In the rows below, update the part that opens with the line containing "From the camera's position, how" and runs through the end of the rows by replacing "bare arm" with "exposed arm" and leaving everything else unchanged. Reproduce only that part, without the pictures.

▶

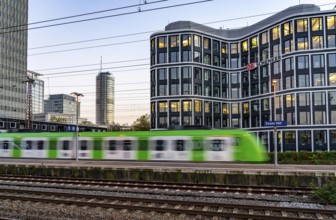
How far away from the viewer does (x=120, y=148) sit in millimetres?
31297

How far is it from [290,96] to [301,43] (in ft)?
32.9

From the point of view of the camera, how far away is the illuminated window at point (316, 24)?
62156 mm

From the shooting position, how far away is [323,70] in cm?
6122

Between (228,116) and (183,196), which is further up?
(228,116)

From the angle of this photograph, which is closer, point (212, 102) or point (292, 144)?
point (292, 144)

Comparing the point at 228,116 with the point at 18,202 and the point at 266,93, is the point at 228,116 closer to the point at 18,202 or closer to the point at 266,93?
the point at 266,93

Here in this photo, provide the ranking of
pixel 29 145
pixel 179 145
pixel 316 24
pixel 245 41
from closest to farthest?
pixel 179 145 → pixel 29 145 → pixel 316 24 → pixel 245 41

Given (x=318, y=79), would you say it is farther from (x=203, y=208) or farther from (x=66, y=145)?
(x=203, y=208)

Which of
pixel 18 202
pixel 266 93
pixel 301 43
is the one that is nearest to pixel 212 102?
pixel 266 93

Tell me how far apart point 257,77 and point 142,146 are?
48.7 metres

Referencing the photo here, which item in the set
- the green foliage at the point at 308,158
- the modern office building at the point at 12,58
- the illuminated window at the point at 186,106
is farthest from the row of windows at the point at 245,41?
the modern office building at the point at 12,58

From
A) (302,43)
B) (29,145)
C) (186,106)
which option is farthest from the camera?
(186,106)

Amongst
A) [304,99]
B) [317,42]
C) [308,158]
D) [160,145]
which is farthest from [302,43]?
[160,145]

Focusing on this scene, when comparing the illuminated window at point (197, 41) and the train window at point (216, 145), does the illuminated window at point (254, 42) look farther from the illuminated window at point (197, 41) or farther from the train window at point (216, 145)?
the train window at point (216, 145)
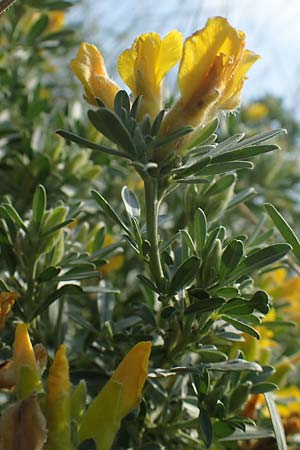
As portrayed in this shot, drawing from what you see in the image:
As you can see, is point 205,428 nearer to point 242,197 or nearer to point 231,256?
point 231,256

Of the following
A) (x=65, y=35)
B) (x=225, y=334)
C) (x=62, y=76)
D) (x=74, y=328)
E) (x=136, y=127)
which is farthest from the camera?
(x=62, y=76)

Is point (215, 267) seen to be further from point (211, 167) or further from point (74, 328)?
point (74, 328)

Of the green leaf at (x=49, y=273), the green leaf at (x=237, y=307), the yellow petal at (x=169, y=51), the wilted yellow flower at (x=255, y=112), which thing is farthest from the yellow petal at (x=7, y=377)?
the wilted yellow flower at (x=255, y=112)

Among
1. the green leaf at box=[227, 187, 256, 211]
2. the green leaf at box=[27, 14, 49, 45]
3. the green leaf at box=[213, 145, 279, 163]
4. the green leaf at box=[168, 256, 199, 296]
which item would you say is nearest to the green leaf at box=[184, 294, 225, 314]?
the green leaf at box=[168, 256, 199, 296]

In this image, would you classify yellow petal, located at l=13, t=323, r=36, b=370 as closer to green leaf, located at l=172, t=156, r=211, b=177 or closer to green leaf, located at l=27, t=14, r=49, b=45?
green leaf, located at l=172, t=156, r=211, b=177

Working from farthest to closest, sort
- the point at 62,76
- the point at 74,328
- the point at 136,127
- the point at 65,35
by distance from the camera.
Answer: the point at 62,76 → the point at 65,35 → the point at 74,328 → the point at 136,127

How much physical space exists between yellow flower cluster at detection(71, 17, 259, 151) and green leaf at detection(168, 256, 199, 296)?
122mm

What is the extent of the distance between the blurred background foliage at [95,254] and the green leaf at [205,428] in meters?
0.04

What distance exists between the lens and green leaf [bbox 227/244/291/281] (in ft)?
2.04

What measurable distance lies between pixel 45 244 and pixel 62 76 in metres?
1.41

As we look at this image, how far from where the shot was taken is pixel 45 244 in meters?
0.73

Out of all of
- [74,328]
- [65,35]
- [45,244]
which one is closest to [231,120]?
[65,35]

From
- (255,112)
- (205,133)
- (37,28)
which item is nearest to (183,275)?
(205,133)

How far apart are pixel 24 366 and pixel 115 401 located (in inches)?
3.5
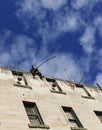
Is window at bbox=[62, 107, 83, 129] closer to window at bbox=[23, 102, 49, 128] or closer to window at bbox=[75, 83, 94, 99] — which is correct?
window at bbox=[23, 102, 49, 128]

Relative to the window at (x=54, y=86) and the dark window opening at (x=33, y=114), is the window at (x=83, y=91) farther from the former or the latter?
the dark window opening at (x=33, y=114)

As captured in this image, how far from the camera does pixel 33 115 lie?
17781 millimetres

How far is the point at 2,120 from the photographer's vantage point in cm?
1557

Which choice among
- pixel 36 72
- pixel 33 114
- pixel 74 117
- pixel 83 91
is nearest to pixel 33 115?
pixel 33 114

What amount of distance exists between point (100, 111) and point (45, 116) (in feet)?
19.4

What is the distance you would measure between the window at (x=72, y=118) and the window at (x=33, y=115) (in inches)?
86.5

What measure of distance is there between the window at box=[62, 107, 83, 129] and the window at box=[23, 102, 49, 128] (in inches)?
86.5

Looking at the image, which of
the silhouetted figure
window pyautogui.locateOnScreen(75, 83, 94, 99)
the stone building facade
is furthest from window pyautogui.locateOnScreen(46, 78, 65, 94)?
window pyautogui.locateOnScreen(75, 83, 94, 99)

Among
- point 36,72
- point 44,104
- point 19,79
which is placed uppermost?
point 36,72

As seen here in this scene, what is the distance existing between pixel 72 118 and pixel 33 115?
3174 millimetres

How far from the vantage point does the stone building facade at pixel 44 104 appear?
1664 cm

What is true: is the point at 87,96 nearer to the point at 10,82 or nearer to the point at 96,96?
the point at 96,96

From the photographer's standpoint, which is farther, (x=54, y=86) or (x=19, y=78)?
(x=54, y=86)

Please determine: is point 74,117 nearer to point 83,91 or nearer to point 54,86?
Result: point 54,86
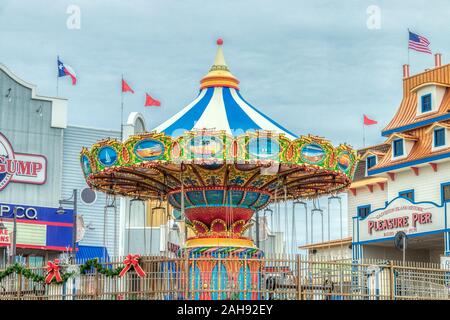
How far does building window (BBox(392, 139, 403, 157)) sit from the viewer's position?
166 feet

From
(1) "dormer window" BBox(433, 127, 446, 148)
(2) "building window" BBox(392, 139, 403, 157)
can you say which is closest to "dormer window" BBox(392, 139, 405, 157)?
(2) "building window" BBox(392, 139, 403, 157)

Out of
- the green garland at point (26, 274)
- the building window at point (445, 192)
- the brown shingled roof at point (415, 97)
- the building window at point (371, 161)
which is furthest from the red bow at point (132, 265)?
the building window at point (371, 161)

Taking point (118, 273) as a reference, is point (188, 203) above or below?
above

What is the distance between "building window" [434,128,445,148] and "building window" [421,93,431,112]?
203 centimetres

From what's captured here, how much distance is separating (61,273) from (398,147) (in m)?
27.2

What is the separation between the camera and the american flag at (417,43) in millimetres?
49281

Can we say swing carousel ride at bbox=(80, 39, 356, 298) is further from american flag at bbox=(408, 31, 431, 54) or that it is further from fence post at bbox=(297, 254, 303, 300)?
american flag at bbox=(408, 31, 431, 54)

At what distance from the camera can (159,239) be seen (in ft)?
206

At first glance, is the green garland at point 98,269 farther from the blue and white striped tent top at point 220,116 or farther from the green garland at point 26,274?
the blue and white striped tent top at point 220,116
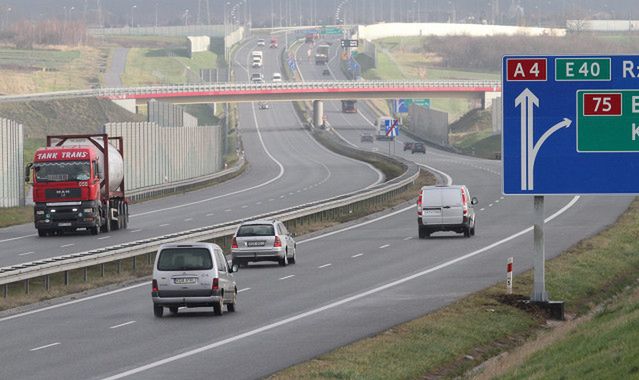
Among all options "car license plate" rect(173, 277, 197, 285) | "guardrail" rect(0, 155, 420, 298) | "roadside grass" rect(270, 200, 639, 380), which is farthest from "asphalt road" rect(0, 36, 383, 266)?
"roadside grass" rect(270, 200, 639, 380)

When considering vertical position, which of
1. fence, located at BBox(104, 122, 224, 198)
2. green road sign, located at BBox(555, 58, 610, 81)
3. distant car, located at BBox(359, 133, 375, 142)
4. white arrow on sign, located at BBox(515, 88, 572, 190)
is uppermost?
green road sign, located at BBox(555, 58, 610, 81)

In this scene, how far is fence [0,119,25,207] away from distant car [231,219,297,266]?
25.8 meters

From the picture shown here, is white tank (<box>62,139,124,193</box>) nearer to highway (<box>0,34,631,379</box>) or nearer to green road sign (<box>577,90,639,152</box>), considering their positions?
highway (<box>0,34,631,379</box>)

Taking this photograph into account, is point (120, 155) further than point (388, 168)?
No

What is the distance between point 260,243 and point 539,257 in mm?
14241

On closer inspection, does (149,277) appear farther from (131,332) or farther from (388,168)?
(388,168)

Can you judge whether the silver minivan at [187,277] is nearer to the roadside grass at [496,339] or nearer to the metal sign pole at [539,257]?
the roadside grass at [496,339]

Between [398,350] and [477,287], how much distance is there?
13103 mm

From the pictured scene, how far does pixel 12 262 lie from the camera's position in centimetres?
4906

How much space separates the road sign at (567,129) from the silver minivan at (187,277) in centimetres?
675

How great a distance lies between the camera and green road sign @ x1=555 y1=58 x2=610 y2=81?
35969mm

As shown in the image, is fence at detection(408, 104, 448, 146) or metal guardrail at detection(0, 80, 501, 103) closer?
metal guardrail at detection(0, 80, 501, 103)

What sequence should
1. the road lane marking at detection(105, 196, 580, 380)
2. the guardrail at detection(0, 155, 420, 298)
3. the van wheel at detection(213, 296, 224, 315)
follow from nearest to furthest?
the road lane marking at detection(105, 196, 580, 380) < the van wheel at detection(213, 296, 224, 315) < the guardrail at detection(0, 155, 420, 298)

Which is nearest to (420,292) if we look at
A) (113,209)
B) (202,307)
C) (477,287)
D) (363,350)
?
(477,287)
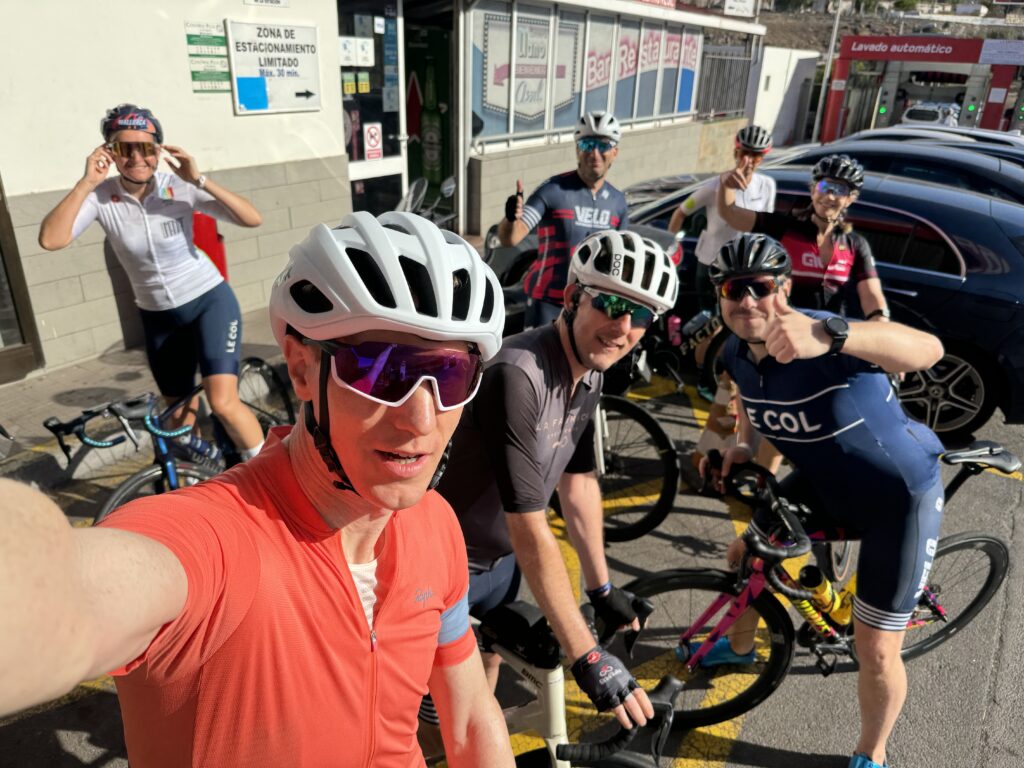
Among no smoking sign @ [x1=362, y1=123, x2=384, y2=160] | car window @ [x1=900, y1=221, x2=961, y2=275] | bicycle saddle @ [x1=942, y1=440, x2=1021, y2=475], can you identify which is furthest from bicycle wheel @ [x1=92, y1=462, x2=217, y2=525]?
no smoking sign @ [x1=362, y1=123, x2=384, y2=160]

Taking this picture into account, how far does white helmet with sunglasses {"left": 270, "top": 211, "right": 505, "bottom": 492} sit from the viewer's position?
1.28 m

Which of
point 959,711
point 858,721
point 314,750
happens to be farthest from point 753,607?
point 314,750

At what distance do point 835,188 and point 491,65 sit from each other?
7.39 metres

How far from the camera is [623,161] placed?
579 inches

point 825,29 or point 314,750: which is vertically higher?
point 825,29

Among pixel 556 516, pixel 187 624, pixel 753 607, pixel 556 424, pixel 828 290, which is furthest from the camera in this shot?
pixel 828 290

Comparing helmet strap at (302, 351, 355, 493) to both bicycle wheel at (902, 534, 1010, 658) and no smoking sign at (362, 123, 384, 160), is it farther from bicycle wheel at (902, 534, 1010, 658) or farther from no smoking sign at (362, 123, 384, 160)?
no smoking sign at (362, 123, 384, 160)

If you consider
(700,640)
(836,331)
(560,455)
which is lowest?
(700,640)

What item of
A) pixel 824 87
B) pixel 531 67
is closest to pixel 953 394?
pixel 531 67

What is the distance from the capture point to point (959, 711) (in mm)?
3275

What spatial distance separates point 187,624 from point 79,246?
19.8 ft

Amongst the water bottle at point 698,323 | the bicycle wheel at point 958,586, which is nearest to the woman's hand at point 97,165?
the water bottle at point 698,323

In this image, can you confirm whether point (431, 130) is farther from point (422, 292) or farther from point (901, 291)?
point (422, 292)

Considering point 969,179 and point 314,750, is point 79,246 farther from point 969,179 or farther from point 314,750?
point 969,179
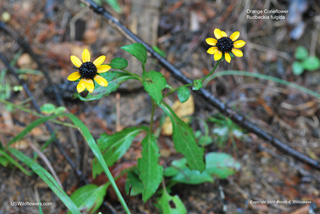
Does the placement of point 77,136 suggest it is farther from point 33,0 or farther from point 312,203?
point 312,203

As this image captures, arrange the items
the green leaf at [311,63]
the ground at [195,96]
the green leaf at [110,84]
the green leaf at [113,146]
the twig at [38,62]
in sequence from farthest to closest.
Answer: the green leaf at [311,63], the twig at [38,62], the ground at [195,96], the green leaf at [113,146], the green leaf at [110,84]

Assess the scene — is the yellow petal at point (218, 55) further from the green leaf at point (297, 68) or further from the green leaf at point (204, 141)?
the green leaf at point (297, 68)

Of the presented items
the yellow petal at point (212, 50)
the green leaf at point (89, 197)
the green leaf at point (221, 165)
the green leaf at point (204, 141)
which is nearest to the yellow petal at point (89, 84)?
the yellow petal at point (212, 50)

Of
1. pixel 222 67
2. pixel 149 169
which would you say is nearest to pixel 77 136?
pixel 149 169

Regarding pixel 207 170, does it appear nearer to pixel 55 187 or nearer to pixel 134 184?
pixel 134 184

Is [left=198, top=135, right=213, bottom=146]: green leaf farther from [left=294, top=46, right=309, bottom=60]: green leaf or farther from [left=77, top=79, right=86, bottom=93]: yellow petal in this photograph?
[left=294, top=46, right=309, bottom=60]: green leaf

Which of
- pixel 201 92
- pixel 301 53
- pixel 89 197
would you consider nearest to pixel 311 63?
pixel 301 53

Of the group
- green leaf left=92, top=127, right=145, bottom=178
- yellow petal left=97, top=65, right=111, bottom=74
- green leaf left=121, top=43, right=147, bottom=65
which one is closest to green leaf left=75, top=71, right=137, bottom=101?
yellow petal left=97, top=65, right=111, bottom=74
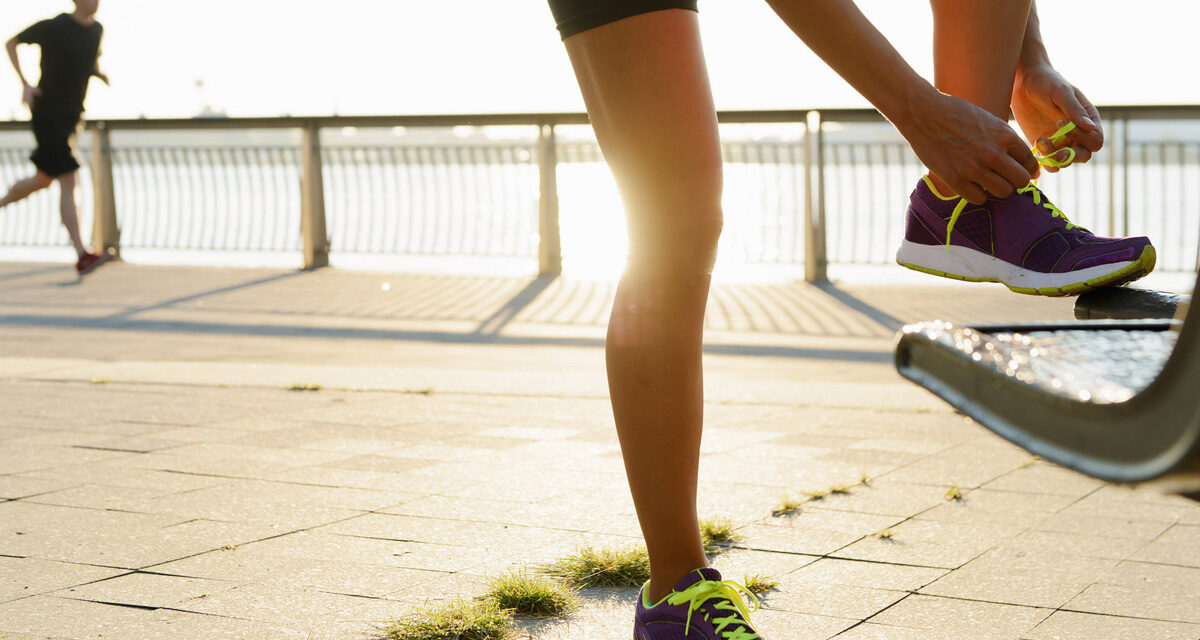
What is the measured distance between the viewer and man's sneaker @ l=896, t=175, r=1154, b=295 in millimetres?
1566

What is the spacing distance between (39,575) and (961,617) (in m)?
1.80

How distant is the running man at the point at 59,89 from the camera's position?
8977 mm

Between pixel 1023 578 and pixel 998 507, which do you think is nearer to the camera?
pixel 1023 578

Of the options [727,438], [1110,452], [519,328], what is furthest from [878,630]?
[519,328]

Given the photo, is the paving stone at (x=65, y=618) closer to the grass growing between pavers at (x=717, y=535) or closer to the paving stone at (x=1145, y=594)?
the grass growing between pavers at (x=717, y=535)

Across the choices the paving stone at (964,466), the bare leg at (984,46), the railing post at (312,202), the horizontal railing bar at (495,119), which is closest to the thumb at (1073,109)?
the bare leg at (984,46)

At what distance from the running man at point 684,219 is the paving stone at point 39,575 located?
121cm

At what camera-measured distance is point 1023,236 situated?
5.48ft

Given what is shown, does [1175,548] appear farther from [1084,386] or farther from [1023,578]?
[1084,386]

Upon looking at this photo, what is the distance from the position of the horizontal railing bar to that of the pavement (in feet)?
12.9

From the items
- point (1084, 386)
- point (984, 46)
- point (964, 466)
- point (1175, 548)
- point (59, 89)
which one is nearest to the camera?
point (1084, 386)

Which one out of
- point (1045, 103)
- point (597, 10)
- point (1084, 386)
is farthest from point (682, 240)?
point (1084, 386)

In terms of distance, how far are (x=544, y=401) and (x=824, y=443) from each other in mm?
1302

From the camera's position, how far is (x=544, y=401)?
489cm
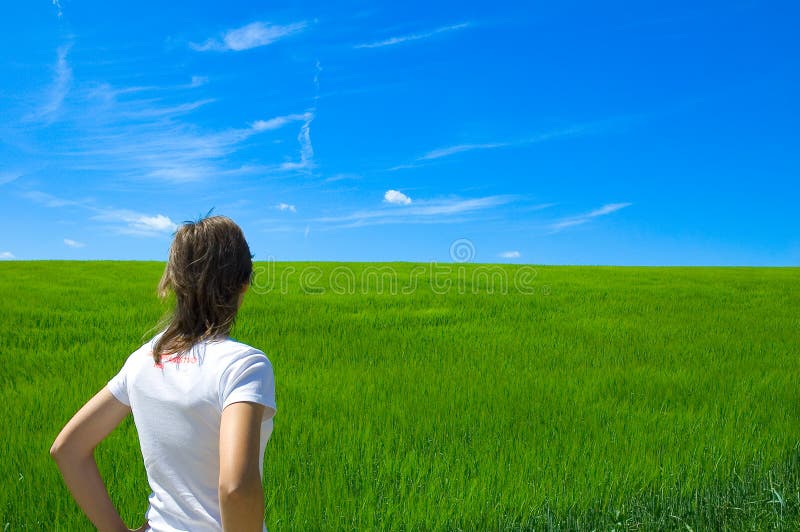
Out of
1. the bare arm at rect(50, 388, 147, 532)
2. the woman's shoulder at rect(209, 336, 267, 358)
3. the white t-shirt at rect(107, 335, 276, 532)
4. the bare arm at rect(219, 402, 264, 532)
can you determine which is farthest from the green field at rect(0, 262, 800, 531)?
the woman's shoulder at rect(209, 336, 267, 358)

◀

■ **CORRECT ANSWER**
From the camera's position, how far is (x=544, y=401)?
489cm
Out of
1. the exposed arm at rect(50, 388, 147, 532)
2. the woman's shoulder at rect(209, 336, 267, 358)
3. the white t-shirt at rect(107, 335, 276, 532)
4. the exposed arm at rect(219, 402, 264, 532)
can you determine which is farthest from the green field at rect(0, 262, 800, 531)?
the woman's shoulder at rect(209, 336, 267, 358)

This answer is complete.